Adds producer Corinne LaPook, "We both were working on it for about two years, like detectives trying to find [who held the rights]."
Director Constance Marks with Kevin and Elmo.
By the time LaPook got on the phone with the right person, it was too late. Just weeks prior, they had thrown away all the masters of the show saying, as LaPook puts it, "'We didn't have any use for them.'" The production finally got the rights, but the only copy they had of the footage was the one VHS, which Marks notes was at least without timecode.
"I think the minute Connie realized this was the only VHS in the world, she transferred it immediately on to Digibeta," Shane says, maintaining that the original tape was about as high quality as it's possible for a VHS to be. Color correction for the whole film, which also included archival footage on all sorts of other media, including mini-DVs and more, was done by Evan Anthony at Framerunner.

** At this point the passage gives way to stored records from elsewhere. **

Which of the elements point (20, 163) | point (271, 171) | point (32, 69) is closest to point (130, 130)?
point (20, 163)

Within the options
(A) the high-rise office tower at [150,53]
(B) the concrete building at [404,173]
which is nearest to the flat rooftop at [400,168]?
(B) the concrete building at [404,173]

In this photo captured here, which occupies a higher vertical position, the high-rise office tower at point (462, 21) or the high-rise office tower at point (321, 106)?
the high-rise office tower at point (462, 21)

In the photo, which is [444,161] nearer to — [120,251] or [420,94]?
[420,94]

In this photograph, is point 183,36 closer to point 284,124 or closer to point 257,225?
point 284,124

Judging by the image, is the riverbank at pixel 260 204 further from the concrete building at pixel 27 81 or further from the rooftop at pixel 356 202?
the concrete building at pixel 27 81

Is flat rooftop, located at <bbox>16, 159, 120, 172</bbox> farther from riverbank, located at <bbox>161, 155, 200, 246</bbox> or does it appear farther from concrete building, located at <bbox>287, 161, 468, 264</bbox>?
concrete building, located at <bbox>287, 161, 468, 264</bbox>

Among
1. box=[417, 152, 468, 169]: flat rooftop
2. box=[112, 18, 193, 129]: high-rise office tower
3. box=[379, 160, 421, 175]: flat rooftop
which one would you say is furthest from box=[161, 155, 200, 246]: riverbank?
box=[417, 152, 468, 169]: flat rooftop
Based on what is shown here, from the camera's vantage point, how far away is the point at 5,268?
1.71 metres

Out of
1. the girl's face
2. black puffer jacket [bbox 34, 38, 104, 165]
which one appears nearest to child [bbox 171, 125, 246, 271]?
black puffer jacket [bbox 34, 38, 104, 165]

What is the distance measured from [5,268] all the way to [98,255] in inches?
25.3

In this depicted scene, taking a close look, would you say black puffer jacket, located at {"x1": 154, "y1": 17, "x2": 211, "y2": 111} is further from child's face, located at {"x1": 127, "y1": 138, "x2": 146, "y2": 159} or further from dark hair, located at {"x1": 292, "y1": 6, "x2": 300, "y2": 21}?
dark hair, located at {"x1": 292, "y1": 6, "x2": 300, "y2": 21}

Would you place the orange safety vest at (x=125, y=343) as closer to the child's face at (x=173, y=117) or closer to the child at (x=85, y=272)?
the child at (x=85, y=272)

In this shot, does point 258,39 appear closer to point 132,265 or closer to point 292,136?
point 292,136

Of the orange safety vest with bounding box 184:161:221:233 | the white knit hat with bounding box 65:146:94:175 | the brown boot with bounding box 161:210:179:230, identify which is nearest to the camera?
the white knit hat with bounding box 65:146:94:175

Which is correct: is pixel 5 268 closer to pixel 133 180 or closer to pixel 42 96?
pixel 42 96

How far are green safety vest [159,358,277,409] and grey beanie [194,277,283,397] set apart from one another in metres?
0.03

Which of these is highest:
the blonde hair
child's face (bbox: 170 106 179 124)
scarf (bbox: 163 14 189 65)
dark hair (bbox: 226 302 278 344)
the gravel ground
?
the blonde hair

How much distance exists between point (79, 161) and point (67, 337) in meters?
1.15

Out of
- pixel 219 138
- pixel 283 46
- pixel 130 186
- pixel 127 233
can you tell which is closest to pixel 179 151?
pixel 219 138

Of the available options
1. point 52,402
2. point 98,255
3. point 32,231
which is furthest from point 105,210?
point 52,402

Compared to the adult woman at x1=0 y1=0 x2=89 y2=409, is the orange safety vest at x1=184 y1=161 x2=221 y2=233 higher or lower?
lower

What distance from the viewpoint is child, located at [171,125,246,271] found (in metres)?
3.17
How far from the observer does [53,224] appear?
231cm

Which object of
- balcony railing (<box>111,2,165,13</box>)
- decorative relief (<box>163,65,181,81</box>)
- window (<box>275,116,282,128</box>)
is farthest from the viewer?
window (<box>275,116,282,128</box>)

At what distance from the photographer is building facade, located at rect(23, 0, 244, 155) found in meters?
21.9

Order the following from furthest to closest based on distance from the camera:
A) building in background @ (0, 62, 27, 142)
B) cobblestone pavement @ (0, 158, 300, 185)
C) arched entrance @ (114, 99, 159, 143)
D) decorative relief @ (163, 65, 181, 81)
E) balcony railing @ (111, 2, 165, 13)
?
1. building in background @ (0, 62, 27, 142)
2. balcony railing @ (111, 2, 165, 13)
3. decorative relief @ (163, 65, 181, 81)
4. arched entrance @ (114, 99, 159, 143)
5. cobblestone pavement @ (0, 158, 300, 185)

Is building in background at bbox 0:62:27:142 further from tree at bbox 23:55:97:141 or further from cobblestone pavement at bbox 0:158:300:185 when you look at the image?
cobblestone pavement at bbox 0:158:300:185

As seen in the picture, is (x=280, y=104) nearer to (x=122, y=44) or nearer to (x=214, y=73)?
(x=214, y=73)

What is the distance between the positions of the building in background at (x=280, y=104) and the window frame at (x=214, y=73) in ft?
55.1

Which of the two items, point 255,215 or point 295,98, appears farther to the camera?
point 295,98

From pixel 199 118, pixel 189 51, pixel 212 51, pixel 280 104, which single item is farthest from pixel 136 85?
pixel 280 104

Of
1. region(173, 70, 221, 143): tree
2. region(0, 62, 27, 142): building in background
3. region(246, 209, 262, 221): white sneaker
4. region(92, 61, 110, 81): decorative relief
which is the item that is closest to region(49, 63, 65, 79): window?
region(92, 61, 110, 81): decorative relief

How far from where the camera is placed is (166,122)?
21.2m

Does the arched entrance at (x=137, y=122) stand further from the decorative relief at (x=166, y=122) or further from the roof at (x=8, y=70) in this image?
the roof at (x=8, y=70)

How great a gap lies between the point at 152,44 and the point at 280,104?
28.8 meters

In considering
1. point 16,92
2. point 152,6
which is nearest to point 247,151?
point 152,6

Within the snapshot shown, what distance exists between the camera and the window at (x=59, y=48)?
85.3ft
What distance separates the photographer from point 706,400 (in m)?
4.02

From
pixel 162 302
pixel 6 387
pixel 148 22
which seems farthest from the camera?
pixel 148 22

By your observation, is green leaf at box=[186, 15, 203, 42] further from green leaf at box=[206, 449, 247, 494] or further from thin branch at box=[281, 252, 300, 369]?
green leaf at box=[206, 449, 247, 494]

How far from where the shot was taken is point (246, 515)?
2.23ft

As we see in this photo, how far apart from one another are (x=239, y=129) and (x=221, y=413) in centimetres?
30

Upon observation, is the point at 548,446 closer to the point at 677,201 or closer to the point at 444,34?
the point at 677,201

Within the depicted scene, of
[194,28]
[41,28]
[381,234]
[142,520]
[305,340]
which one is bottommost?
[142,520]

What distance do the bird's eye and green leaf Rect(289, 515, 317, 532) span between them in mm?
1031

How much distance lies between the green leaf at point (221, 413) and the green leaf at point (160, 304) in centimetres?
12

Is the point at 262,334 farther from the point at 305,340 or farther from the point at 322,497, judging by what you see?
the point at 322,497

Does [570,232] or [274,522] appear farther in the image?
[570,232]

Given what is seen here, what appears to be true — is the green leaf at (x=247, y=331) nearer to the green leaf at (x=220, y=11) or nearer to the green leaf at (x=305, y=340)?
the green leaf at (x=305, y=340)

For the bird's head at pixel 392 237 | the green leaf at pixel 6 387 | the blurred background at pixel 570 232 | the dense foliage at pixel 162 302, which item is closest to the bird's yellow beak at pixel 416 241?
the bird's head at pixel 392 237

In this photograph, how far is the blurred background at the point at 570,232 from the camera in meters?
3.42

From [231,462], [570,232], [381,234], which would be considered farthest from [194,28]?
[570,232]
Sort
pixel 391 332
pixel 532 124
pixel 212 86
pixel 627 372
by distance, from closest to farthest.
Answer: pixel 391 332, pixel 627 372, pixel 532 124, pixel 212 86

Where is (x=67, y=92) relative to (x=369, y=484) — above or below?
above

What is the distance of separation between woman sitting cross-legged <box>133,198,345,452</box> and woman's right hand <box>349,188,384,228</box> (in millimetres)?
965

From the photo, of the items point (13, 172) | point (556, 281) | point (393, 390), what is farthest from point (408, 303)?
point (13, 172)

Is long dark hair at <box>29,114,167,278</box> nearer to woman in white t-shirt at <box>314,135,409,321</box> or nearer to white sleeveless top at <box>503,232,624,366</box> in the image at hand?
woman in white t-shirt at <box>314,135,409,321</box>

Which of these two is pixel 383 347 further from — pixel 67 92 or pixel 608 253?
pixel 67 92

Editing was done on Final Cut Pro. Shane, Justin Weinstein, Constantine Limperis and assistant editor Roger Matthews all worked on it at various points since 2008. When the film got accepted at this year's Sundance Film Festival, Shane claims it was the "roughest cut imaginable: huge black holes, photo cards that would say 'photo of Jim Henson to come' and we didn't know if there really was a photo coming or not! We never left our keyboards at a certain point."
Elmo skiing at the Sundance Film Festival.
With looming deadlines, Shane and Weinstein were working on various parts of the film at the same time, emailing finished sequences back and forth and communicating via Skype and iChat. "We worked completely remotely as a lot of people do these days," Shane says. "The funny thing is we're both in Brooklyn. But just because we're in two different neighborhoods, we could be on the other side of the world. It doesn't matter. That's the amazing thing that Final Cut is so good at."
Being Elmo was shot on a Sony HVRZ1U, along with some B-roll filmed on Shane's then-fresh-out-of-the-box iPhone 4. It is playing in select theaters throughout the fall.